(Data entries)
<<<<

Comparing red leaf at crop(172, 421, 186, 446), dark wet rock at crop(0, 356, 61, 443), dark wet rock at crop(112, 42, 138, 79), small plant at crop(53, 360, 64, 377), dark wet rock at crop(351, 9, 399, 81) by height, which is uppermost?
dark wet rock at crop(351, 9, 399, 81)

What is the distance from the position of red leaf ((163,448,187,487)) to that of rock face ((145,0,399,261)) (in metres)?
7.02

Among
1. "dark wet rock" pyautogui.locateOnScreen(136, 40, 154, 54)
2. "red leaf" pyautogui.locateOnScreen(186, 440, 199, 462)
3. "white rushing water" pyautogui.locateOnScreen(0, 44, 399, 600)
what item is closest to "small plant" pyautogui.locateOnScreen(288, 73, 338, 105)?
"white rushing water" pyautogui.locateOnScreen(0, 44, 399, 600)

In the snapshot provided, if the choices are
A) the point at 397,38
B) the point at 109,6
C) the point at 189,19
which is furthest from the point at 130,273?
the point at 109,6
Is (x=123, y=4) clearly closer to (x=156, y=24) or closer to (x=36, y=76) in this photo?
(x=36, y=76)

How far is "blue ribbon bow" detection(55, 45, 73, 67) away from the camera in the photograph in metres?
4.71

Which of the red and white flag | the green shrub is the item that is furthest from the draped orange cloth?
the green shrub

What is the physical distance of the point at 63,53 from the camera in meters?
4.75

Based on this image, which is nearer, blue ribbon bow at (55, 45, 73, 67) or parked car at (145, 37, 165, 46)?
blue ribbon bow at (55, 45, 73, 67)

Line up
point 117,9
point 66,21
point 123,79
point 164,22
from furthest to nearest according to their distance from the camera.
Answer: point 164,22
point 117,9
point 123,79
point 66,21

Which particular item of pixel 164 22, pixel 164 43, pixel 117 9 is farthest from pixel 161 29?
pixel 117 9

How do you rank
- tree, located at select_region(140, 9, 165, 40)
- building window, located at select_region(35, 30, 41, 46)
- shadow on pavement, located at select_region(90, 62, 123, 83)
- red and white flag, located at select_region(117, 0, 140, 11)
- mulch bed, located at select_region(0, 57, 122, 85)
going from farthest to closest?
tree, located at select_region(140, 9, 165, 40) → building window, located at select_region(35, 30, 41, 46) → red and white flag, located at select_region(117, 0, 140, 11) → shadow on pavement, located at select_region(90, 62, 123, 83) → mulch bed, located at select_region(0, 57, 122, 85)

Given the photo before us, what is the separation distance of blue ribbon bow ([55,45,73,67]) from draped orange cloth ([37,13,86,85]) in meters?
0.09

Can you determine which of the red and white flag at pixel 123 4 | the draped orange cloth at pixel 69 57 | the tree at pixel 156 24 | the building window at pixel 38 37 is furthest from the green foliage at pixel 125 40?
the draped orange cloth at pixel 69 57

>>>>

▶ Task to complete
Edit all of the items above by changing every "red leaf" to "crimson leaf", and leave everything else unchanged.

▶ Written solution
Comparing crimson leaf at crop(172, 421, 186, 446), dark wet rock at crop(0, 356, 61, 443), dark wet rock at crop(112, 42, 138, 79), small plant at crop(53, 360, 64, 377), dark wet rock at crop(351, 9, 399, 81) by height, which is uppermost?
dark wet rock at crop(351, 9, 399, 81)

What is the distance from the position of crimson leaf ((163,448,187,487)) to that of rock face ((145,0,399,261)) (in metres)?
7.02

Among
1. "dark wet rock" pyautogui.locateOnScreen(136, 40, 154, 54)
2. "crimson leaf" pyautogui.locateOnScreen(186, 440, 199, 462)
3. "white rushing water" pyautogui.locateOnScreen(0, 44, 399, 600)
what item is closest to "small plant" pyautogui.locateOnScreen(288, 73, 338, 105)?
"white rushing water" pyautogui.locateOnScreen(0, 44, 399, 600)

In the snapshot provided, if the choices are
A) the point at 397,38
B) the point at 109,6
C) the point at 189,19
which is furthest from the point at 130,273?
the point at 109,6
Is (x=123, y=4) clearly closer to (x=156, y=24) or closer to (x=36, y=76) in this photo?
(x=36, y=76)

How far is "blue ribbon bow" detection(55, 45, 73, 67) away from the camera in the photograph in metres?
4.71

Which of the red and white flag | the green shrub is the item that is furthest from the draped orange cloth?
the green shrub

What is the physical distance of the point at 63,53 from the camera in meters?
4.75

Based on this image, which is nearer, blue ribbon bow at (55, 45, 73, 67) or parked car at (145, 37, 165, 46)?
blue ribbon bow at (55, 45, 73, 67)

Line up
point 117,9
point 66,21
point 123,79
point 164,22
from furthest to nearest according to their distance from the camera.
Answer: point 164,22
point 117,9
point 123,79
point 66,21

Which particular item of pixel 164 22, pixel 164 43, pixel 117 9 is farthest from pixel 161 29?
pixel 117 9

How do you rank
- tree, located at select_region(140, 9, 165, 40)
- building window, located at select_region(35, 30, 41, 46)
- shadow on pavement, located at select_region(90, 62, 123, 83)
- red and white flag, located at select_region(117, 0, 140, 11)
- mulch bed, located at select_region(0, 57, 122, 85)
going from farthest to closest?
tree, located at select_region(140, 9, 165, 40) → building window, located at select_region(35, 30, 41, 46) → red and white flag, located at select_region(117, 0, 140, 11) → shadow on pavement, located at select_region(90, 62, 123, 83) → mulch bed, located at select_region(0, 57, 122, 85)

Given the photo before us, what is the separation distance of blue ribbon bow ([55,45,73,67]) from draped orange cloth ([37,13,86,85]) in meters?
0.09

Can you determine which of the red and white flag at pixel 123 4 | the draped orange cloth at pixel 69 57 | the tree at pixel 156 24 | the building window at pixel 38 37 is furthest from the green foliage at pixel 125 40?
the draped orange cloth at pixel 69 57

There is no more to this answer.